Image-based spatial reasoning data:

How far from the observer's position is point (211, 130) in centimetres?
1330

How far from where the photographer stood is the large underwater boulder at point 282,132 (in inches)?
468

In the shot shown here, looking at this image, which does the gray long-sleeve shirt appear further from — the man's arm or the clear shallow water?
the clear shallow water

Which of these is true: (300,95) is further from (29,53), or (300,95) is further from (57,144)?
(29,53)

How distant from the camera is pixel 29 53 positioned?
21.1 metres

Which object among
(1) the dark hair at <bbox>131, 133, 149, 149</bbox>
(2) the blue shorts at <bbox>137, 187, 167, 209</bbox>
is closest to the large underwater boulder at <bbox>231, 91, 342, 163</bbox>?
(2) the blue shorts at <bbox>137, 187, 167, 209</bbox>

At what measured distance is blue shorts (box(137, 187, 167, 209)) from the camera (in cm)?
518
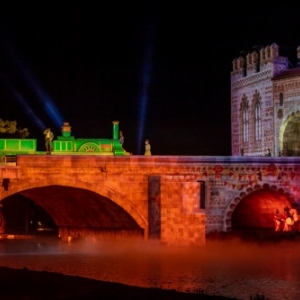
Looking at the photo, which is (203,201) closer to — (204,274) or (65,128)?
(65,128)

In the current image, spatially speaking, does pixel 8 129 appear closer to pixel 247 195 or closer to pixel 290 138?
pixel 247 195

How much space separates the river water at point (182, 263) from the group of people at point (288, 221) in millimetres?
3425

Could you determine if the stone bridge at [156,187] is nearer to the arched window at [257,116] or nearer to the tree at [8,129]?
the tree at [8,129]

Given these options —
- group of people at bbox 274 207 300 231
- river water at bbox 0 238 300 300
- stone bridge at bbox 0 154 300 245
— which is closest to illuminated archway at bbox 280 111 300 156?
stone bridge at bbox 0 154 300 245

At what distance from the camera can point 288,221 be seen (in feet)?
165

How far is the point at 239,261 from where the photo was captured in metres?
40.2

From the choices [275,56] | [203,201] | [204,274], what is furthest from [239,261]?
[275,56]

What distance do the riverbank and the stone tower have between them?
4135cm

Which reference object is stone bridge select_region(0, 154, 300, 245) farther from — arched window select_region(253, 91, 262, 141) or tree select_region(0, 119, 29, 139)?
arched window select_region(253, 91, 262, 141)

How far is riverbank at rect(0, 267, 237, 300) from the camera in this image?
22422 mm

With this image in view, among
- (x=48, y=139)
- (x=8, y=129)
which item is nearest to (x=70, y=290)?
(x=48, y=139)

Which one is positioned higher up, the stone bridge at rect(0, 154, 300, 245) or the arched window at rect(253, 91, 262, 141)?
the arched window at rect(253, 91, 262, 141)

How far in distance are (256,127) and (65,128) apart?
78.8ft

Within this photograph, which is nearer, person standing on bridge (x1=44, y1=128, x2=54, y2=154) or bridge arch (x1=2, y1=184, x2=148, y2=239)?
bridge arch (x1=2, y1=184, x2=148, y2=239)
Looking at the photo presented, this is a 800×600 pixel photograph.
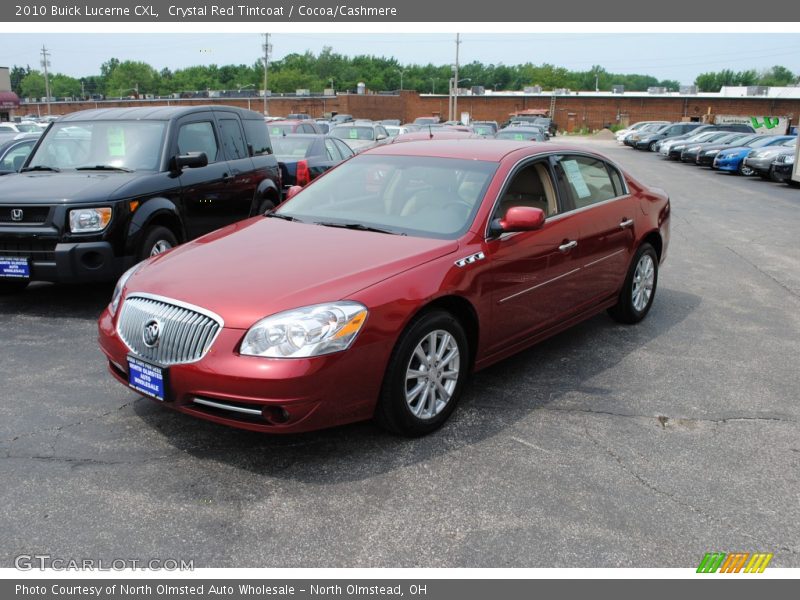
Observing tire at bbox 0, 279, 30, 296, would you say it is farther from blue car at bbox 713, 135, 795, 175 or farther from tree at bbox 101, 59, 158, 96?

#### STATED TASK
Retype the lines exactly as they appear, beginning with the line that contains "How far is riverbank" and ending with the final line of the entries, and omit the pictures.

#### WRITTEN ANSWER
How far is riverbank at rect(0, 267, 237, 300) from the camera in this image?
22422 mm

With this image in view, among
- (x=48, y=139)
- (x=8, y=129)
which item is nearest to (x=70, y=290)?
(x=48, y=139)

Which one is positioned higher up, the stone bridge at rect(0, 154, 300, 245) or the arched window at rect(253, 91, 262, 141)?
the arched window at rect(253, 91, 262, 141)

How far in distance are (256,127) and (65,128) apart?
78.8ft

Within this photograph, which is nearer, person standing on bridge (x1=44, y1=128, x2=54, y2=154) or bridge arch (x1=2, y1=184, x2=148, y2=239)?
bridge arch (x1=2, y1=184, x2=148, y2=239)
Looking at the photo presented, this is a 800×600 pixel photograph.
Observing tire at bbox 0, 279, 30, 296, would you say it is farther from blue car at bbox 713, 135, 795, 175 or farther from tree at bbox 101, 59, 158, 96?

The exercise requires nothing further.